The draft distinguishes between delisting requests and full erasure requests. Requests to delist seek to delete the link between a particular search term queried and the resulting content that relates to the data subject. In that case, different search words may still lead to the same content. Full erasure, on the other hand, is where every possible link to the content is sought to be deleted, regardless of the search term queried.
The draft also clarifies that the GDPR does not require search engine providers to notify the third party content owner, who publishes the information on the internet which the searched keyword leads to, about the data subject’s delisting request.
The draft further explains that unlike the Data Protection Directive that preceded the GDPR and required the data subject to base his or her request “on compelling legitimate grounds relating to his [or her] particular situation”, the GDPR shifts the burden of proof to the controllers (the search engine) to demonstrate “compelling legitimate grounds for the processing”.
CLICK HERE to read the draft EDPB guidelines.
ICO draft guidance on data subjects’ right of access. The UK Information Commissioner’s Office (“ICO”) published its draft guidance on data subjects’ right of access under the GDPR. These rights allow data subjects to request a copy of their personal data processed by the controller, and to request further information about how the controller processes their personal data and shares it with third parties.
The ICO draft guidance recommends that organizations properly prepare for such requests for access, among others, by:
• Explaining to individuals how they can request access;
• Training staff to recognize data subjects’ requests under the GDPR;
• Maintaining information asset registers which document where and how personal data is stored, to speed up the process of locating the information in response to a request;
• Having documented retention and deletion policies for the personal data the organization processes.
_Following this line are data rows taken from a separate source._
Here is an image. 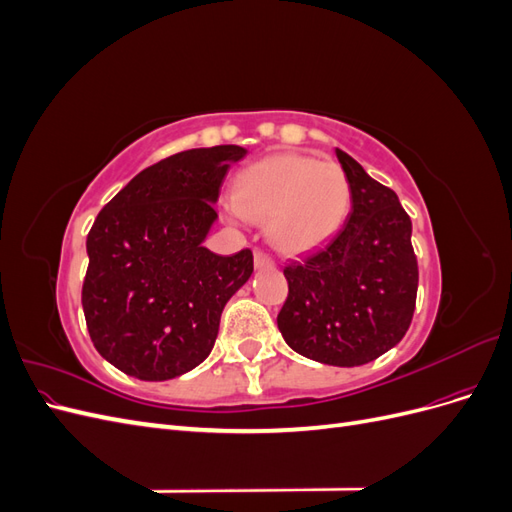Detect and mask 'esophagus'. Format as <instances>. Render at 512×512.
Returning a JSON list of instances; mask_svg holds the SVG:
<instances>
[{
  "mask_svg": "<svg viewBox=\"0 0 512 512\" xmlns=\"http://www.w3.org/2000/svg\"><path fill=\"white\" fill-rule=\"evenodd\" d=\"M254 265H256V269H271V267H275V262H273L271 256H267L265 252L258 250L254 254Z\"/></svg>",
  "mask_w": 512,
  "mask_h": 512,
  "instance_id": "1",
  "label": "esophagus"
}]
</instances>
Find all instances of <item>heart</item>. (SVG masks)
Returning <instances> with one entry per match:
<instances>
[{
  "instance_id": "1",
  "label": "heart",
  "mask_w": 512,
  "mask_h": 512,
  "mask_svg": "<svg viewBox=\"0 0 512 512\" xmlns=\"http://www.w3.org/2000/svg\"><path fill=\"white\" fill-rule=\"evenodd\" d=\"M350 205L342 166L277 153L241 170L230 218L267 220V237L277 250L301 254L327 243L346 222Z\"/></svg>"
}]
</instances>
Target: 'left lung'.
Segmentation results:
<instances>
[{"instance_id": "8db88e82", "label": "left lung", "mask_w": 512, "mask_h": 512, "mask_svg": "<svg viewBox=\"0 0 512 512\" xmlns=\"http://www.w3.org/2000/svg\"><path fill=\"white\" fill-rule=\"evenodd\" d=\"M352 190V211L337 235L284 269L288 299L277 314L286 344L307 359L356 367L406 335L418 267L412 222L397 194L335 149Z\"/></svg>"}]
</instances>
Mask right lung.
<instances>
[{
  "instance_id": "right-lung-1",
  "label": "right lung",
  "mask_w": 512,
  "mask_h": 512,
  "mask_svg": "<svg viewBox=\"0 0 512 512\" xmlns=\"http://www.w3.org/2000/svg\"><path fill=\"white\" fill-rule=\"evenodd\" d=\"M239 145L175 153L141 170L87 235L83 312L104 359L138 380L162 382L203 363L226 303L254 271L241 250L203 245Z\"/></svg>"
}]
</instances>
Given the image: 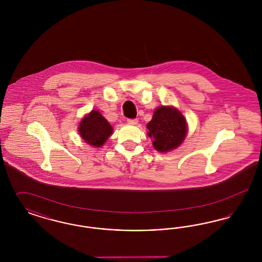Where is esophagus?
I'll return each mask as SVG.
<instances>
[{"mask_svg": "<svg viewBox=\"0 0 262 262\" xmlns=\"http://www.w3.org/2000/svg\"><path fill=\"white\" fill-rule=\"evenodd\" d=\"M127 123H128L129 125H137L138 121H137V119H128V120H127Z\"/></svg>", "mask_w": 262, "mask_h": 262, "instance_id": "1", "label": "esophagus"}]
</instances>
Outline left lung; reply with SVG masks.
<instances>
[{"instance_id":"8db88e82","label":"left lung","mask_w":262,"mask_h":262,"mask_svg":"<svg viewBox=\"0 0 262 262\" xmlns=\"http://www.w3.org/2000/svg\"><path fill=\"white\" fill-rule=\"evenodd\" d=\"M147 128V135L152 138L154 148L160 152H168L179 147L185 140L187 121L174 107L160 106L153 114Z\"/></svg>"}]
</instances>
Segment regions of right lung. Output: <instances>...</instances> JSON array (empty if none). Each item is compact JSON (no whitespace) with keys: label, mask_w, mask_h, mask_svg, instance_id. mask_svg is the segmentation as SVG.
Returning <instances> with one entry per match:
<instances>
[{"label":"right lung","mask_w":262,"mask_h":262,"mask_svg":"<svg viewBox=\"0 0 262 262\" xmlns=\"http://www.w3.org/2000/svg\"><path fill=\"white\" fill-rule=\"evenodd\" d=\"M81 138L91 146H102L113 134L112 125L97 110H92L78 125Z\"/></svg>","instance_id":"obj_1"}]
</instances>
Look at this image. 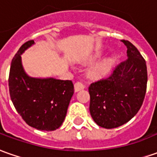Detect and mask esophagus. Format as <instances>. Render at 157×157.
<instances>
[{"mask_svg": "<svg viewBox=\"0 0 157 157\" xmlns=\"http://www.w3.org/2000/svg\"><path fill=\"white\" fill-rule=\"evenodd\" d=\"M84 87H85V86H84V84H83L82 82H76L74 85L75 92H79V91H81V90H83Z\"/></svg>", "mask_w": 157, "mask_h": 157, "instance_id": "esophagus-1", "label": "esophagus"}]
</instances>
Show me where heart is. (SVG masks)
Listing matches in <instances>:
<instances>
[{
    "label": "heart",
    "mask_w": 157,
    "mask_h": 157,
    "mask_svg": "<svg viewBox=\"0 0 157 157\" xmlns=\"http://www.w3.org/2000/svg\"><path fill=\"white\" fill-rule=\"evenodd\" d=\"M100 57V53H96L94 56L88 58L89 62L95 61ZM113 64V60L111 57H104L103 59L99 61L95 64H94L87 70V75L92 79H100L105 76L109 73Z\"/></svg>",
    "instance_id": "b5f03b06"
}]
</instances>
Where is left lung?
<instances>
[{"instance_id": "8db88e82", "label": "left lung", "mask_w": 157, "mask_h": 157, "mask_svg": "<svg viewBox=\"0 0 157 157\" xmlns=\"http://www.w3.org/2000/svg\"><path fill=\"white\" fill-rule=\"evenodd\" d=\"M122 42L127 47V59L117 66L109 78L88 87L90 114L99 126L105 129L127 123L137 114L145 96V60L132 43Z\"/></svg>"}]
</instances>
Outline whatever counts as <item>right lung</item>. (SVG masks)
<instances>
[{
    "mask_svg": "<svg viewBox=\"0 0 157 157\" xmlns=\"http://www.w3.org/2000/svg\"><path fill=\"white\" fill-rule=\"evenodd\" d=\"M33 40L21 45L13 58L8 79L12 102L28 125L39 131H55L66 117L74 94L71 81L53 77H32L25 71L21 55Z\"/></svg>",
    "mask_w": 157,
    "mask_h": 157,
    "instance_id": "add662e5",
    "label": "right lung"
}]
</instances>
This helps to ensure that the organization does not keep information longer than necessary and can potentially reduce the amount of information it will need to review when responding to a data subject request.
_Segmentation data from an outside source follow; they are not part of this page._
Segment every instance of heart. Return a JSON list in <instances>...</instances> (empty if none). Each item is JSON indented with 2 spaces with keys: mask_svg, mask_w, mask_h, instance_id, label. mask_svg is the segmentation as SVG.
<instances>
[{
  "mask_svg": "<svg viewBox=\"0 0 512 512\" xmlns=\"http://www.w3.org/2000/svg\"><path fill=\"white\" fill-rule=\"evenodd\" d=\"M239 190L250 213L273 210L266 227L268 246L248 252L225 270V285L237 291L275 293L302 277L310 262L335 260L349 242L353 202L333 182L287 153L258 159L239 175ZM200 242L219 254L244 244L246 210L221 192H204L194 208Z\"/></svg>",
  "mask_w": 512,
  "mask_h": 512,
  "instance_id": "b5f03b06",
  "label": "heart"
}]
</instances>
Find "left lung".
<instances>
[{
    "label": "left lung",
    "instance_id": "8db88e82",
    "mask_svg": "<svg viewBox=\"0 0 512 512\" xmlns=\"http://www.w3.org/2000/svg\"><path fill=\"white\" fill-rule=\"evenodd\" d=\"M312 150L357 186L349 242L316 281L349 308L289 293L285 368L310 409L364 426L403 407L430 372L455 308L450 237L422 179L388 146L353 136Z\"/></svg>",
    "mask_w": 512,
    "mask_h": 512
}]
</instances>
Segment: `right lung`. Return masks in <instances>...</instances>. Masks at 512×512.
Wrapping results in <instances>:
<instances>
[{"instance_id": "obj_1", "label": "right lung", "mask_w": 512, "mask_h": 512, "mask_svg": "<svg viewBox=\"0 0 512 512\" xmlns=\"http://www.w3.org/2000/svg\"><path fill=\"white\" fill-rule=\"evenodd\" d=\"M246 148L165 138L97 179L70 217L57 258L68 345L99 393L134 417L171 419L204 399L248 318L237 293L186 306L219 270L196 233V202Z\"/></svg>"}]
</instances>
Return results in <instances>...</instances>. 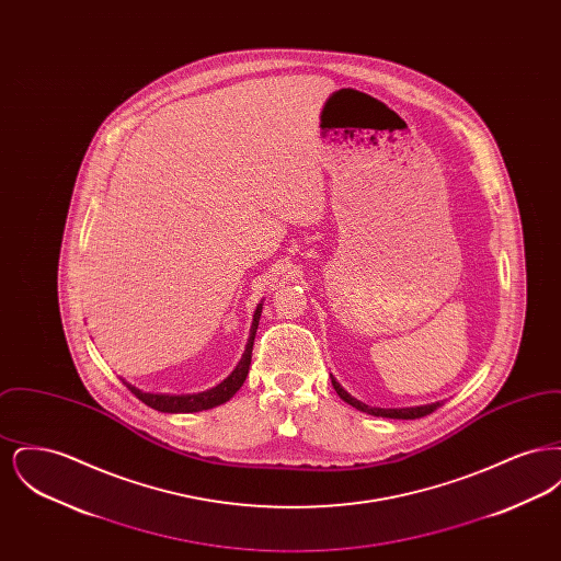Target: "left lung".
<instances>
[{"mask_svg": "<svg viewBox=\"0 0 561 561\" xmlns=\"http://www.w3.org/2000/svg\"><path fill=\"white\" fill-rule=\"evenodd\" d=\"M332 385H334V389H336V393L341 396V400L347 401L348 405H353V408H357V410H362V412H368V414H373V416H385V419H403V421H412V419H423V416H427L431 412H435L442 403L439 401H435V403H431V405H419V408H401V410H385V408H370V405H366V403H362V401L355 400V398H351L347 391L332 378Z\"/></svg>", "mask_w": 561, "mask_h": 561, "instance_id": "left-lung-1", "label": "left lung"}]
</instances>
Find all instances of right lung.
I'll use <instances>...</instances> for the list:
<instances>
[{"label": "right lung", "mask_w": 561, "mask_h": 561, "mask_svg": "<svg viewBox=\"0 0 561 561\" xmlns=\"http://www.w3.org/2000/svg\"><path fill=\"white\" fill-rule=\"evenodd\" d=\"M261 309L263 307L259 305L256 311H254V321H252V328H250V339H248V345H245V351L241 355L238 368L229 374L220 385H216L214 389H210V391H204V393H197V396H153V393L138 391L136 387L128 385V382H124V385L133 391L138 400L147 403L149 408L158 410V412H199V410H208V408H214V405H220V403L231 400L238 393V389L243 385L248 370H250L252 345H254L256 328H259V320H261Z\"/></svg>", "instance_id": "obj_1"}]
</instances>
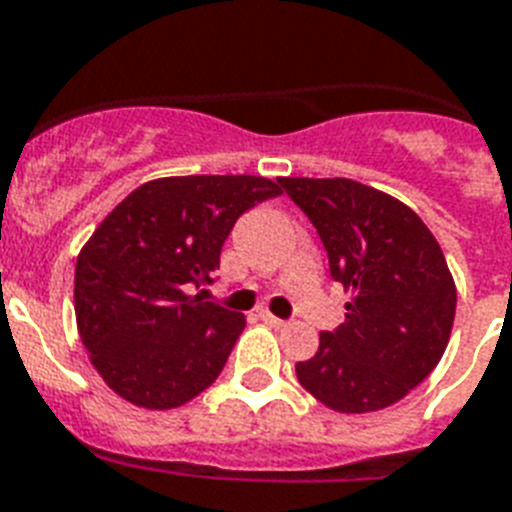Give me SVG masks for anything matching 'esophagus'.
<instances>
[{"mask_svg": "<svg viewBox=\"0 0 512 512\" xmlns=\"http://www.w3.org/2000/svg\"><path fill=\"white\" fill-rule=\"evenodd\" d=\"M260 318H263V321L268 323V326H273V328H284V326H286V321H281V318H276V315L268 313V310H263V313H260Z\"/></svg>", "mask_w": 512, "mask_h": 512, "instance_id": "34e87169", "label": "esophagus"}]
</instances>
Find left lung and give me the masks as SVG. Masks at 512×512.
<instances>
[{"instance_id": "1", "label": "left lung", "mask_w": 512, "mask_h": 512, "mask_svg": "<svg viewBox=\"0 0 512 512\" xmlns=\"http://www.w3.org/2000/svg\"><path fill=\"white\" fill-rule=\"evenodd\" d=\"M310 218L331 278L352 292L347 315L297 363L299 384L339 413L400 402L442 360L455 321V281L426 223L384 191L350 178H281Z\"/></svg>"}]
</instances>
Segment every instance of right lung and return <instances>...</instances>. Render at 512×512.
Instances as JSON below:
<instances>
[{
  "instance_id": "1",
  "label": "right lung",
  "mask_w": 512,
  "mask_h": 512,
  "mask_svg": "<svg viewBox=\"0 0 512 512\" xmlns=\"http://www.w3.org/2000/svg\"><path fill=\"white\" fill-rule=\"evenodd\" d=\"M278 194L263 176L157 178L99 223L73 294L81 342L112 392L170 410L220 376L244 315L202 294L239 215Z\"/></svg>"
}]
</instances>
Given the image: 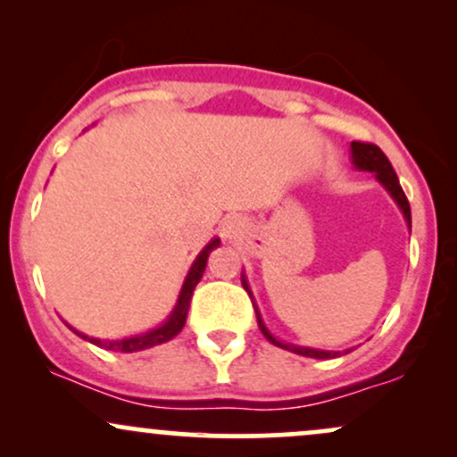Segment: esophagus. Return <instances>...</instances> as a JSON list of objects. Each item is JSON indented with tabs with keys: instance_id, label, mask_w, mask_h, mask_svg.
<instances>
[{
	"instance_id": "esophagus-1",
	"label": "esophagus",
	"mask_w": 457,
	"mask_h": 457,
	"mask_svg": "<svg viewBox=\"0 0 457 457\" xmlns=\"http://www.w3.org/2000/svg\"><path fill=\"white\" fill-rule=\"evenodd\" d=\"M245 229H246V223L243 221V219L229 217V219H225V221H223L221 234H223L225 240H238L240 236L245 234Z\"/></svg>"
}]
</instances>
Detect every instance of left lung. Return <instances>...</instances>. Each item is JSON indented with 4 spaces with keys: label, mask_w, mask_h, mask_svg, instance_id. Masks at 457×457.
<instances>
[{
    "label": "left lung",
    "mask_w": 457,
    "mask_h": 457,
    "mask_svg": "<svg viewBox=\"0 0 457 457\" xmlns=\"http://www.w3.org/2000/svg\"><path fill=\"white\" fill-rule=\"evenodd\" d=\"M350 156H353V165L354 170L359 171H371L374 174L376 180L380 182L382 187H385V191L389 193L393 197V202L397 204V208H400L403 219H406L408 228H411V204H408L406 195H403L402 187H400V180H397L395 171H393L389 159L385 156V152H382L378 145L374 144H363V141H353L350 144ZM240 281H243V287L246 292H249L251 296V303H253V309H255V316H258V327L262 330V335H264L266 339H269L270 344L279 345L283 350H290V353L295 354H301V356H309V359H335V356H342V353H337V350H320V348H307V345H295V344H287V342H281V339H277L275 335L270 333L269 328H266L264 320H262V313L258 305H255V298H253V292H251L249 287V281H246L245 272L240 275ZM345 353H350V350H345ZM344 353V354H345Z\"/></svg>",
    "instance_id": "left-lung-1"
}]
</instances>
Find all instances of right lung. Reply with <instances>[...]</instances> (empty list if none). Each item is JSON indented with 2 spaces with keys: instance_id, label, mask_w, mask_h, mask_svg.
<instances>
[{
  "instance_id": "1",
  "label": "right lung",
  "mask_w": 457,
  "mask_h": 457,
  "mask_svg": "<svg viewBox=\"0 0 457 457\" xmlns=\"http://www.w3.org/2000/svg\"><path fill=\"white\" fill-rule=\"evenodd\" d=\"M219 245H221V240L212 238L211 243H208L202 251H199L195 262H193L191 269H188V272H187L185 283H182L180 295H178V301H176L174 309H171V313L167 316L165 322H161L156 328H150V330H145V333L130 335V337H122V339H98V337H90V335H86V333H79V330L72 328L71 324H66V327L71 328L72 333H77L81 339H86V342L98 345V348L113 350V353H139V350L152 348V345L170 342V339H174L176 335L182 330V327H185L188 305H191L193 290H195L199 279H202L204 270H206L208 255H211V251L217 249Z\"/></svg>"
}]
</instances>
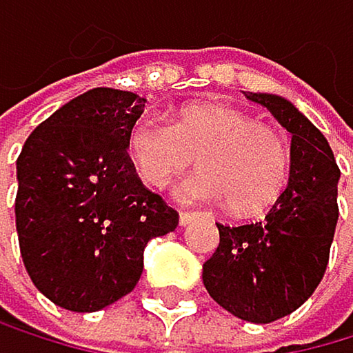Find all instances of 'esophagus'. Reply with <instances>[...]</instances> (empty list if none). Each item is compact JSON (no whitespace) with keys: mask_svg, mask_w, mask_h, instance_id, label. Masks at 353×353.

The guidance also discusses instances where a controller may refuse a request for access or limit the scope of the disclosure. For example, if the request implicates disclosure of information on the controller’s management forecasting, planning, or other business activity and such disclosure is likely to prejudice the business or activity; or where the request implicates information protected by the attorney-client privilege.
CLICK HERE to read the ICO guidance.
German privacy regulator imposes a $10 million fine on telecom company for data security violations. Germany’s Federal Commissioner for Data Protection and Freedom of Information (“BFDI”) imposed a fine of nearly $10 million on 1&1 Telecommunications, one of the largest mobile and internet providers in Germany, for failing to implement sufficient technical and organizational measures to protect customer data in its call center environments.
The BFDI began investigating the matter after a data subject filed a complaint alleging that the company allowed callers to access extensive customer information simply by providing a customer’s name and date of birth. The BFDI found this to be an insufficient mode of authentication for protecting customer data, in violation of Article 32 of the GDPR, which obligates a controller to take appropriate data security measures. The BFDI stated that the penalty was justified because the data security risk spanned the company’s entire customer base. However, the company’s cooperation and transparency were taken under consideration, resulting inwhat the BFDI regards as a relatively low fine.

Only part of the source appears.